WE'RE GONNA BE HERE *ALL* NIGHT!


----------



## Mrs Chaos

weeble said:


> Hiya, my lovely.


Hello my darlin


----------



## weeble

Right I have a gorgeous hunk upstairs waiting to cuddle my pain away, so I'll say goodnight, sweet dreams. 
Love
Weebs xx


----------



## Mrs Chaos

night Smelly  

Lotsa love hunnikins
Gayn
XX


----------



## MrsRedcap

Thank you kindly girls


----------



## Mrs Chaos

am knackered now 
don't know how many are   but I can't get you to 7 

Night babe 
Lotsa love
Gayn
XX


----------



## *katie*

Sorry ladies, I've completely & utterly gatecrashed!

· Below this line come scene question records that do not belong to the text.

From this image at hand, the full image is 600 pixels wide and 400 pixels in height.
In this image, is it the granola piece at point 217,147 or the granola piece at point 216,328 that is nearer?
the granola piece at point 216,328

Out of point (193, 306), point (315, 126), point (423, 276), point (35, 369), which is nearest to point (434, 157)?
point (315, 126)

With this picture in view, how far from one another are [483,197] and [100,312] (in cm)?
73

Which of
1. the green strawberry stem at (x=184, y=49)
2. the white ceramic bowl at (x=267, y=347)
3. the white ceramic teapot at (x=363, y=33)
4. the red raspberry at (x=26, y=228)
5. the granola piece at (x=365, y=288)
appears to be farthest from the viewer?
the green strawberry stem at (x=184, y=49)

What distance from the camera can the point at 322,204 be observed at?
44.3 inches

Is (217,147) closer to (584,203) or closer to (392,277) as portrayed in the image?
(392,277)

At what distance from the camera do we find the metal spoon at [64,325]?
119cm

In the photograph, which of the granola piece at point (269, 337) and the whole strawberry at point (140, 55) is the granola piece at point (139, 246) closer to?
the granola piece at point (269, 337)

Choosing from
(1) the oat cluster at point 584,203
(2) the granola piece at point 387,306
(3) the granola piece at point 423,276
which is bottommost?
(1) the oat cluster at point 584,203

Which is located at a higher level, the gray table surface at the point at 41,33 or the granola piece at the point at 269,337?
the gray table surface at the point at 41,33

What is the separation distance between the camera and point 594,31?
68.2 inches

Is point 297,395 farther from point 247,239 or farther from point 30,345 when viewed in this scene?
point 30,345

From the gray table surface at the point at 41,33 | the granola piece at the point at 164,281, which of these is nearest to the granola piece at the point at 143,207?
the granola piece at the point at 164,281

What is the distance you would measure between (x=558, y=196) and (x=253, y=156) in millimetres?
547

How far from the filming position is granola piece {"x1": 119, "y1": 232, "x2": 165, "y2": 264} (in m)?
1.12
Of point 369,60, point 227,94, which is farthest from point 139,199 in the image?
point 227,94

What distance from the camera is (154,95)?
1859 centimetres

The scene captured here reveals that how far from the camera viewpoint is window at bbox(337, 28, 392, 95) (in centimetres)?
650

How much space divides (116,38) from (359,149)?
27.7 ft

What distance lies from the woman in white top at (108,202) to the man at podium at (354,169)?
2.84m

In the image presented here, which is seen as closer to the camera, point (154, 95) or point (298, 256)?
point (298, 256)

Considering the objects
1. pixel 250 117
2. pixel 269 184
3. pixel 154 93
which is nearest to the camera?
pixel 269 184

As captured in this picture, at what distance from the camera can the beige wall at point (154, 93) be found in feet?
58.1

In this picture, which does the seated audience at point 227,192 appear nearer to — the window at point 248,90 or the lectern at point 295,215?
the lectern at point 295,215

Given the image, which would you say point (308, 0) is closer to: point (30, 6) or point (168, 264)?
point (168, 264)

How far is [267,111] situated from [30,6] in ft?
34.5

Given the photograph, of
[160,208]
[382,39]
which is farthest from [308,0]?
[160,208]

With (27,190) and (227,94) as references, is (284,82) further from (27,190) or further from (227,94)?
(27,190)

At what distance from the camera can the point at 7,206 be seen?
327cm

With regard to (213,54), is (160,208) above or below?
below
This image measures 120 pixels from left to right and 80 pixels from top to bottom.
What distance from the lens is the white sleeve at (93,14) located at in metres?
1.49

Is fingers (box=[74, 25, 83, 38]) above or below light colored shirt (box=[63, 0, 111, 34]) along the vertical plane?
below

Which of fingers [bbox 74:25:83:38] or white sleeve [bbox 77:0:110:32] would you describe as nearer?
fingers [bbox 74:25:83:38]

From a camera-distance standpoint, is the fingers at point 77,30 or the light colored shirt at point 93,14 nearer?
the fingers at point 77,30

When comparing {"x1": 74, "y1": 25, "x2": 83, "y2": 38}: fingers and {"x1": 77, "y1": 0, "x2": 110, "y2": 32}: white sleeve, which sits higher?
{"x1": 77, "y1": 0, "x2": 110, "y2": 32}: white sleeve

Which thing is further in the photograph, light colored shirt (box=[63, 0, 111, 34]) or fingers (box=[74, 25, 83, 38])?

Saw your posts on the "most recent posts" lists and have tried to round your bubles to a 7..but I think there are a few of us still doing it!!!  I kept posting a bubble and the next count would be 4 more or something strange....anyhoo...last time I checked everything was ending in a 7...sleep well all.

Katie x


----------



## MrsRedcap

Thank you all my bubble blowing lovlies


----------



## Niki W

Hiya Vicky,
I've blowen u so many bubbles that i need a ambulance 
I made u a 7777.....wow weeeeeeeeeeeeeee!
Do u think im groveling from the other nite??
I'm very sorry vic, i'm holding my head in shame! 
I hope u accept my bubbles in appology <walks off with tail between legs lookin back with soppy eyes>
Lots of love 
Niki.xx


----------



## MrsRedcap

Niki you numpty  

Course you're forgiven...come on we've all had drunken antics in our time.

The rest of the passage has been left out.